## EXTRACTED TEXT
>> BEGIN
Retired by 50: What it really takes

Continued from page 2

There were some bumps along the way. His wife didn't share his sense of mission, and they parted ways. He accepted a job at Sun Microsystems and moved back to California, living in his van in the company's parking lot for six months while he continued making payments on the Colorado house.

Eventually the home sold, and Ecks moved into the first of a series of shared apartments and rented rooms. In the notoriously high-cost Silicon Valley, he never paid more than $600 a month for shelter. When a friend totaled his van, he paid cash for a used Geo Metro to replace it. He ate out infrequently, cooked cheap meals at home and shopped for clothes and household goods at thrift stores.

The Sun Microsystems job paid well and had benefits, although Ecks never cracked the $100,000 annual pay mark. Still, he saved 50% of his gross income while still pursuing his passions, including learning to sail and traveling. He visited Mexico and Guatemala on a Green Tortoise bus and drove to Alaska, among other destinations.
>> END
## MATERIAL SUPPLIED
>> BEGIN
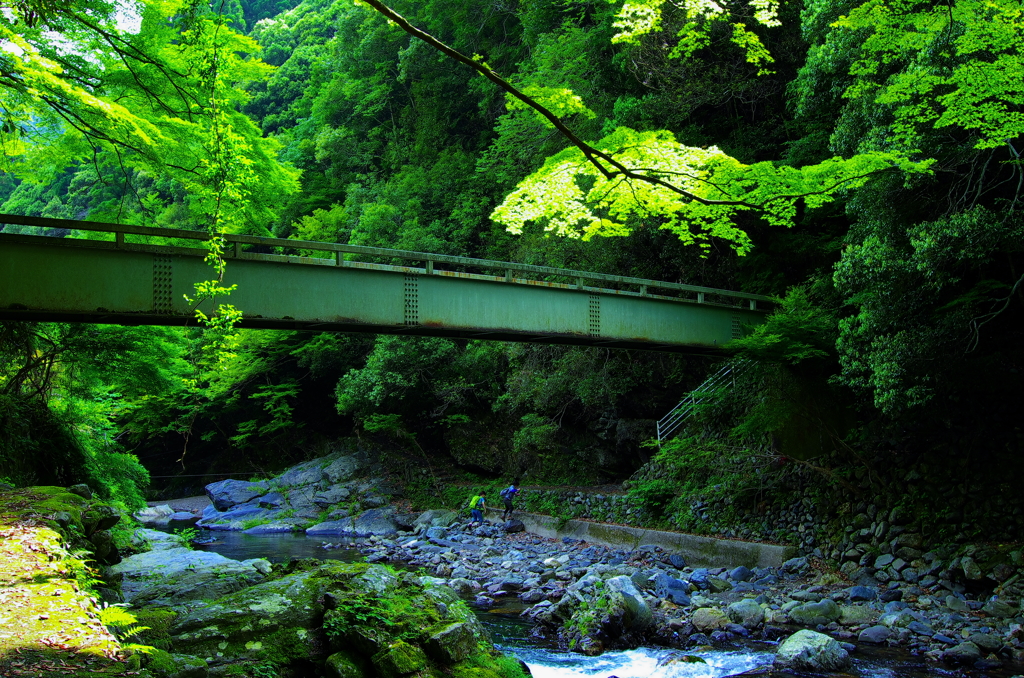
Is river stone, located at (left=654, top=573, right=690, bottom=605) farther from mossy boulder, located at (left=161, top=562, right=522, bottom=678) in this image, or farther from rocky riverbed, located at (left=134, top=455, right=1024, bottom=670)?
mossy boulder, located at (left=161, top=562, right=522, bottom=678)

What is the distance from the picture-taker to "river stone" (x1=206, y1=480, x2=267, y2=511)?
88.3 ft

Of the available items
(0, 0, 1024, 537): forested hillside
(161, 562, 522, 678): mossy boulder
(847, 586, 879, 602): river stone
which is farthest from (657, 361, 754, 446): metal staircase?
(161, 562, 522, 678): mossy boulder

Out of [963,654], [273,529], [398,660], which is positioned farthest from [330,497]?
[963,654]

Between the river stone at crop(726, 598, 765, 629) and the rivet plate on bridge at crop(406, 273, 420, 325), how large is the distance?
679 centimetres

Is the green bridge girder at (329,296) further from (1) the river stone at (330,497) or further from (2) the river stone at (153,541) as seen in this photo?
(1) the river stone at (330,497)

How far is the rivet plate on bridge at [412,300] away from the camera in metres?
12.5

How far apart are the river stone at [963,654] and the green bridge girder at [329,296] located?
25.1 ft

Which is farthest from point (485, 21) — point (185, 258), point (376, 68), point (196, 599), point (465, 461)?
point (196, 599)

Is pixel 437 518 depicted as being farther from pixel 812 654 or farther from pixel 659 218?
pixel 812 654

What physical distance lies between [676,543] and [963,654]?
6.64 metres

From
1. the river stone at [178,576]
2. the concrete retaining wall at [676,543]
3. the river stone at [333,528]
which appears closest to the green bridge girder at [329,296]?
the river stone at [178,576]

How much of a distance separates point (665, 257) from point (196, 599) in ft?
45.3

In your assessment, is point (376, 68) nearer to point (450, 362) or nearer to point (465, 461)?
point (450, 362)

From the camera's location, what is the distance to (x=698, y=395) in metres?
17.1
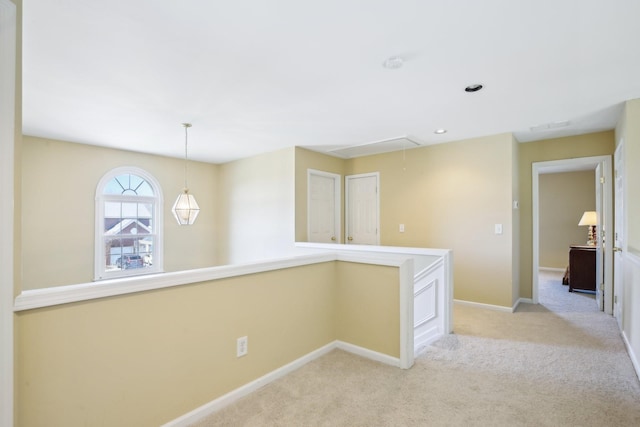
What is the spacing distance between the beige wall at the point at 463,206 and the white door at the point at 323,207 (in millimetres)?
904

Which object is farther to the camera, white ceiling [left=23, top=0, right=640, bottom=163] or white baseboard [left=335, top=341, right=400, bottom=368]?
white baseboard [left=335, top=341, right=400, bottom=368]

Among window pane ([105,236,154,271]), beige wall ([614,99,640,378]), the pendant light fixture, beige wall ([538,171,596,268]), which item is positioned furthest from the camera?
beige wall ([538,171,596,268])

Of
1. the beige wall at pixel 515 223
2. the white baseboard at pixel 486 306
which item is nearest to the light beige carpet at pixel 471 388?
the white baseboard at pixel 486 306

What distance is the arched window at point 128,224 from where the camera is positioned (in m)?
4.88

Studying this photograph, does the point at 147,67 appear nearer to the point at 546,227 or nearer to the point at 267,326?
the point at 267,326

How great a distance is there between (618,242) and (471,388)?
2.73m

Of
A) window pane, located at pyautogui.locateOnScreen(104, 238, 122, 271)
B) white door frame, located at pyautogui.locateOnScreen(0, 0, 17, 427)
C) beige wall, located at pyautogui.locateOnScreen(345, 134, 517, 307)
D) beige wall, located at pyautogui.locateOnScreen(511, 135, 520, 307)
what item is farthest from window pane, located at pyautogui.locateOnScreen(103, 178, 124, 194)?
beige wall, located at pyautogui.locateOnScreen(511, 135, 520, 307)

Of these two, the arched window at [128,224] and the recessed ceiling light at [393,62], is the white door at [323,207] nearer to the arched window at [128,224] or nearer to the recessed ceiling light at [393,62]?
the arched window at [128,224]

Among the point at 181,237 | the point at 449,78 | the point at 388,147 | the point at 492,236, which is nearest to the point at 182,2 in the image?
the point at 449,78

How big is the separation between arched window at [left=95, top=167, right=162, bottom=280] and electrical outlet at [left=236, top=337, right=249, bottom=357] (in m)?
3.82

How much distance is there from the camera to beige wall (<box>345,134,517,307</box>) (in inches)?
166

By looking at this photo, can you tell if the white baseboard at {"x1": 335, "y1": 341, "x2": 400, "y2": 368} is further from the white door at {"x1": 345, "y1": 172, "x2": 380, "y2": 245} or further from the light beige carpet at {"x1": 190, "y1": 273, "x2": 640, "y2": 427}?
the white door at {"x1": 345, "y1": 172, "x2": 380, "y2": 245}

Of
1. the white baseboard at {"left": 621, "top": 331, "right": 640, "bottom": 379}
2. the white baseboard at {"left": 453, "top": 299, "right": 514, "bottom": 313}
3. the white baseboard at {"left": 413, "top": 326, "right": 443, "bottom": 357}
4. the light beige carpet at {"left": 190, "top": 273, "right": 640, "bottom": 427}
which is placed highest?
the white baseboard at {"left": 621, "top": 331, "right": 640, "bottom": 379}

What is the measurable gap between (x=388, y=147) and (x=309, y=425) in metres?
4.10
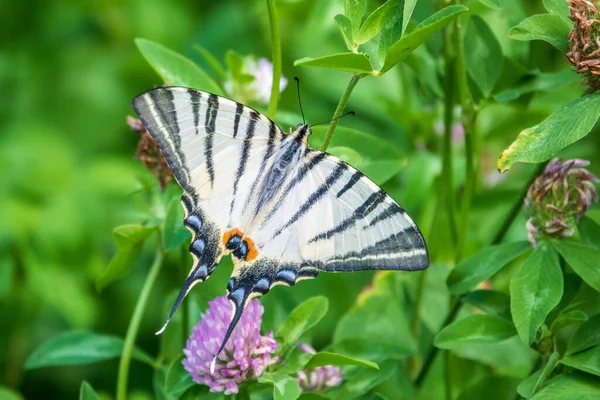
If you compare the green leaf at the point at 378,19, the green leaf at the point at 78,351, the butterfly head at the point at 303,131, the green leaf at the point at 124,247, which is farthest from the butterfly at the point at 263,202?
the green leaf at the point at 78,351

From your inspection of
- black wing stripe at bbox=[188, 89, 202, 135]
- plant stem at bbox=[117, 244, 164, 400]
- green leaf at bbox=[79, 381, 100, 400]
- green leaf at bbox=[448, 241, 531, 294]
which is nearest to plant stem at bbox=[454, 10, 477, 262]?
green leaf at bbox=[448, 241, 531, 294]

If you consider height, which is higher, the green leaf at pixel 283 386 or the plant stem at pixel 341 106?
the plant stem at pixel 341 106

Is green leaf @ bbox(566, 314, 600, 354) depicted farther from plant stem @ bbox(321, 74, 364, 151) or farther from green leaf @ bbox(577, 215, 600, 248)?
plant stem @ bbox(321, 74, 364, 151)

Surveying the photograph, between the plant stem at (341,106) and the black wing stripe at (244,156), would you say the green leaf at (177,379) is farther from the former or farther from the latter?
the plant stem at (341,106)

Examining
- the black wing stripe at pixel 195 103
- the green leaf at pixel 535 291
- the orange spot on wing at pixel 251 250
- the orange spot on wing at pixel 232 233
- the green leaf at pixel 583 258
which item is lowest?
the green leaf at pixel 535 291

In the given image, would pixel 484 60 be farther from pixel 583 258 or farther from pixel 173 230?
pixel 173 230

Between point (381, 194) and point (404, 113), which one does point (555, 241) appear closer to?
point (381, 194)

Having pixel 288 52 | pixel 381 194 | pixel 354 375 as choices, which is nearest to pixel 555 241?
pixel 381 194
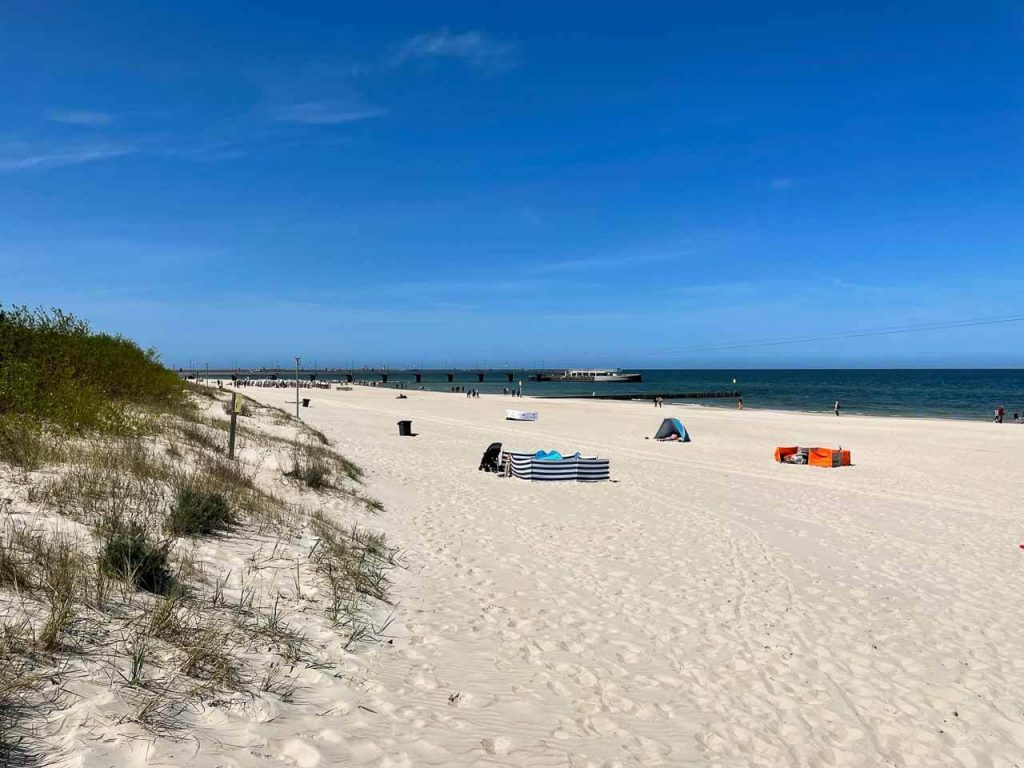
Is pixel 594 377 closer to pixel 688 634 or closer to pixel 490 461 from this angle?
pixel 490 461

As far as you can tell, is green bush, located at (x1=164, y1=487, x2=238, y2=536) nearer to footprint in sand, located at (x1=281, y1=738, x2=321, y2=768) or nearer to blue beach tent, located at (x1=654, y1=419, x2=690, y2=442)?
footprint in sand, located at (x1=281, y1=738, x2=321, y2=768)

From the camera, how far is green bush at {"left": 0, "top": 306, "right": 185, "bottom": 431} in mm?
10180

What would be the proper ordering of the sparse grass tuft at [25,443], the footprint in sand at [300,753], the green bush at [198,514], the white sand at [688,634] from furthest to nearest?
the sparse grass tuft at [25,443] < the green bush at [198,514] < the white sand at [688,634] < the footprint in sand at [300,753]

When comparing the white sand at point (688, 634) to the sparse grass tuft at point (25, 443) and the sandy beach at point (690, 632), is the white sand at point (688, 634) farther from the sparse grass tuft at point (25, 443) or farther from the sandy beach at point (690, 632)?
the sparse grass tuft at point (25, 443)

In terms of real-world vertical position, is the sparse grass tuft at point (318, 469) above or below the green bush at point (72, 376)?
below

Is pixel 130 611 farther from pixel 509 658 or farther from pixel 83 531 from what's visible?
pixel 509 658

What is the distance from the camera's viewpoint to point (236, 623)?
4.51 meters

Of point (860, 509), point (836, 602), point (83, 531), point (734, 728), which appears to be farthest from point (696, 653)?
point (860, 509)

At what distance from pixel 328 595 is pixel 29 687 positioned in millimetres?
2617

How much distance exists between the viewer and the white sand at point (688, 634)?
4.07 meters

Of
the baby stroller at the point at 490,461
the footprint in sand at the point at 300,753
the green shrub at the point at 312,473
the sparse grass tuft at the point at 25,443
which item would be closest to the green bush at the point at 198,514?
the sparse grass tuft at the point at 25,443

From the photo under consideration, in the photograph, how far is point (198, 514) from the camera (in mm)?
6617

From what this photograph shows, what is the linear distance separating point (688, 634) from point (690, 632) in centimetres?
6

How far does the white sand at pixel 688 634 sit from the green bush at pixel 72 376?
5.55 metres
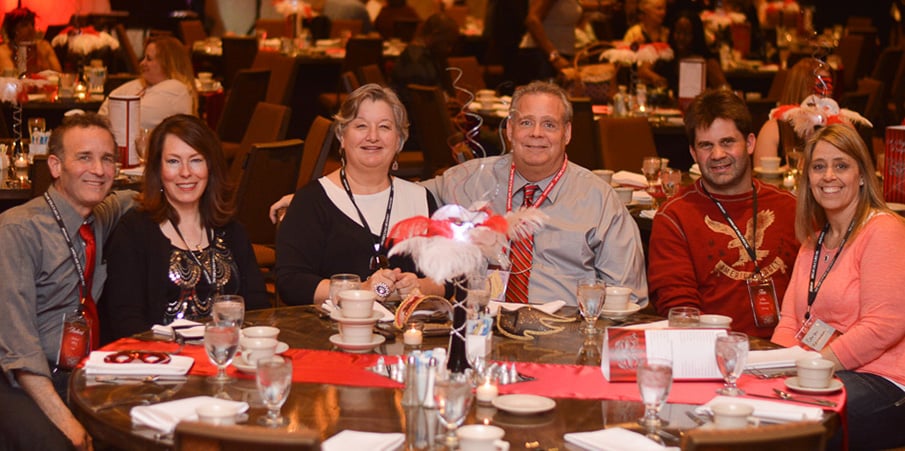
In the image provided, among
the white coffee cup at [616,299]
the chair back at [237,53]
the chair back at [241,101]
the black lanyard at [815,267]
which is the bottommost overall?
the white coffee cup at [616,299]

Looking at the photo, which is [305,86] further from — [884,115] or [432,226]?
[432,226]

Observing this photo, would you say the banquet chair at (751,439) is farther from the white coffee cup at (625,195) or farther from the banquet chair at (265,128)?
the banquet chair at (265,128)

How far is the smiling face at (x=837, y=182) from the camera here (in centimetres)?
340

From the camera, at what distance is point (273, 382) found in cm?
230

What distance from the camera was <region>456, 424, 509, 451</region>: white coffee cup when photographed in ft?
6.99

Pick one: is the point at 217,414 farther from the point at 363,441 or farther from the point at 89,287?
the point at 89,287

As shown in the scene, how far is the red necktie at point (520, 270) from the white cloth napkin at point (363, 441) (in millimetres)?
1607

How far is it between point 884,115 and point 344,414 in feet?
32.9

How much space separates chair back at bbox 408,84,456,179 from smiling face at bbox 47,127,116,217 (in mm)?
3819

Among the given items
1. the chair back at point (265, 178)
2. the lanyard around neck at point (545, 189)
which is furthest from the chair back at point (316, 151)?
the lanyard around neck at point (545, 189)

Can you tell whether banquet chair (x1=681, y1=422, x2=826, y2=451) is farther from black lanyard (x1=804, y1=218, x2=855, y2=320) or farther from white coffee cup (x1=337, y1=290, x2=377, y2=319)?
black lanyard (x1=804, y1=218, x2=855, y2=320)

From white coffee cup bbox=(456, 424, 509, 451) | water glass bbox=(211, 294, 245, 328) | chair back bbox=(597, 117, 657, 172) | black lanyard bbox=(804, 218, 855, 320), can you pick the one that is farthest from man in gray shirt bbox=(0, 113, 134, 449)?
chair back bbox=(597, 117, 657, 172)

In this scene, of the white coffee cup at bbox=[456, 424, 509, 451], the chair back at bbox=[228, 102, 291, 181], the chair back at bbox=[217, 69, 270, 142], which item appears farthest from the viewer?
the chair back at bbox=[217, 69, 270, 142]

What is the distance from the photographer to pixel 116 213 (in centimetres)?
371
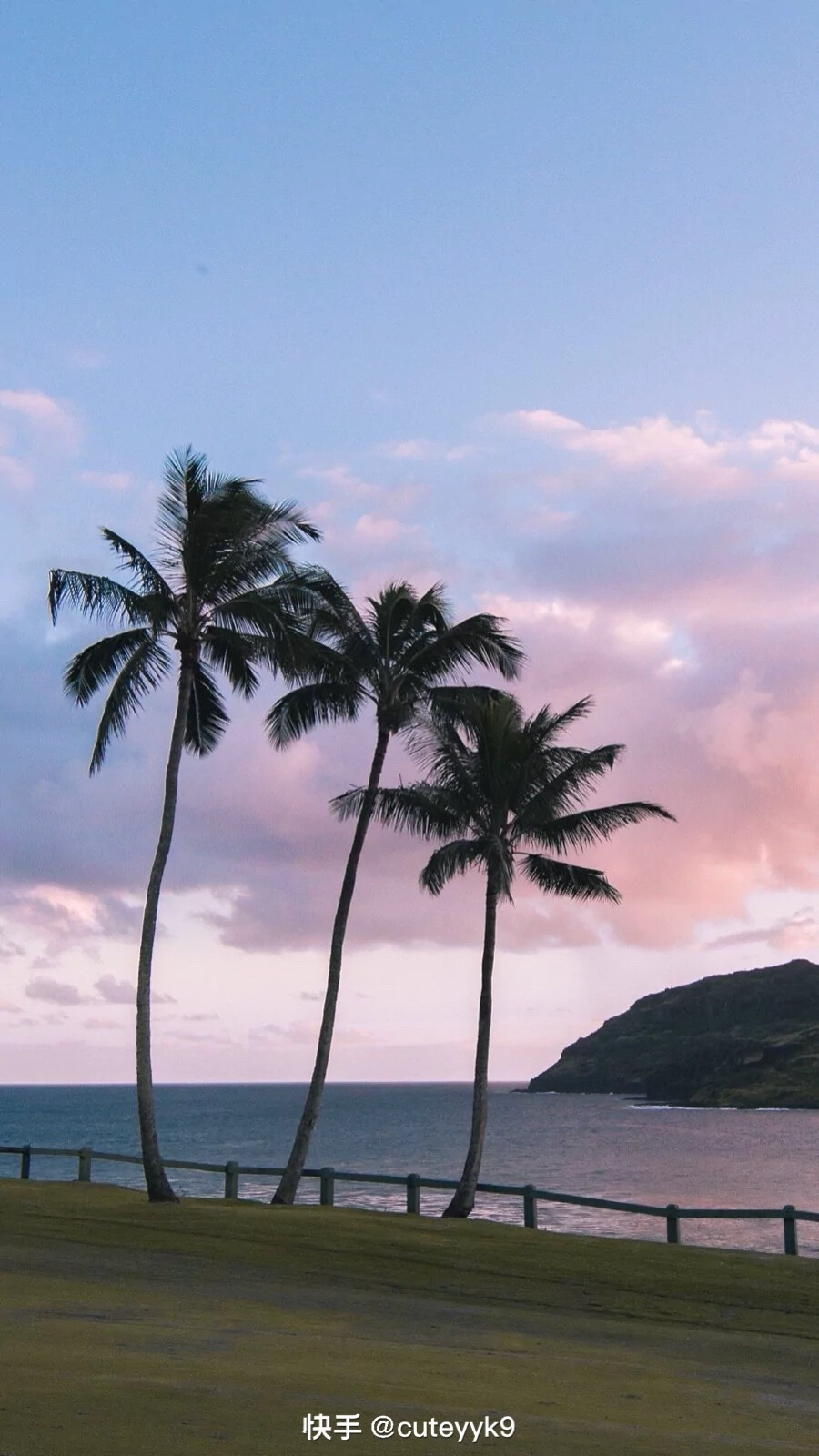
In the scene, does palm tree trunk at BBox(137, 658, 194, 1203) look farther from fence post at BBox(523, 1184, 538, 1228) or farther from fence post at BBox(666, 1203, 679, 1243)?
fence post at BBox(666, 1203, 679, 1243)

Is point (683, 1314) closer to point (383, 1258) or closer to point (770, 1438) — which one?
point (383, 1258)

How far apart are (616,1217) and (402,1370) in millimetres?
46641

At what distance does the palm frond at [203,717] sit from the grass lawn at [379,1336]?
1096cm

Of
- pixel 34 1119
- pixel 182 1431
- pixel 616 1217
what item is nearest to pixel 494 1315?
pixel 182 1431

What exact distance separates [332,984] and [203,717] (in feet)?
22.9

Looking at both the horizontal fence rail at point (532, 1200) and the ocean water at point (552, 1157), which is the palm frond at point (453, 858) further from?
the ocean water at point (552, 1157)

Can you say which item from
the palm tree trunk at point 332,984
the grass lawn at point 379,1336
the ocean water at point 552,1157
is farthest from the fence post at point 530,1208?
the ocean water at point 552,1157

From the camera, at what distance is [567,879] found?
34.0m

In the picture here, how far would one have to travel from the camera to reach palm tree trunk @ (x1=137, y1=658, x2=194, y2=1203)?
>> END
## TASKS AND EXERCISES
1) Locate each line of the entries that contains the string "image", treating uppercase and lowercase as different, and copy those lines.
2) Extend the early-retirement article, picking up right after its final sentence.
The article excerpt and the entries have no connection to each other.

## REPLIES
1)
Is river stone, located at (left=654, top=573, right=690, bottom=605) farther from mossy boulder, located at (left=161, top=562, right=522, bottom=678) in this image, or farther from rocky riverbed, located at (left=134, top=455, right=1024, bottom=670)?
Among the point at 181,237 | the point at 449,78 | the point at 388,147 | the point at 492,236, which is nearest to the point at 182,2 in the image?
In the given image, would pixel 484 60 be farther from pixel 583 258 or farther from pixel 173 230?
In the image provided, among

2)
He wanted more meaning in his work, though, so in 1999 he took a computer job with Greenpeace at the environmental organization's world headquarters in Amsterdam, Netherlands. Although his pay was less than one-third of what he'd been making at Sun, his cost of living was lower as well, and he still managed to save 25% of his income.

After a year or so, he was ready to come home. He convinced Greenpeace to let him work half time in San Francisco. He then bought the "world's smallest condo" -- a 307-square-foot space, about the size of a decent hotel room -- in downtown San Francisco shortly after Sept. 11, 2001. He paid the $127,250 purchase price with a check.

By the end of that year, he was ready to say goodbye to paid work. He told Greenpeace to stop paying him even though he continued working four hours a day as a volunteer. He now had the ability to take off when he wanted, which he soon did by sailing to Mexico with a friend.

He'd also met a woman who shared his passion for simple living and financial independence. Ann Haebig, now 38, said she's "always been frugal"

"Even in college I had in mind the idea of saving 'enough' and eventually quitting," said Haebig, who works as a database architect. "I didn't know how to make that goal real in any concrete way until I found 'Your Money or Your Life' in 1999 or 2000. I started charting my progress in earnest then."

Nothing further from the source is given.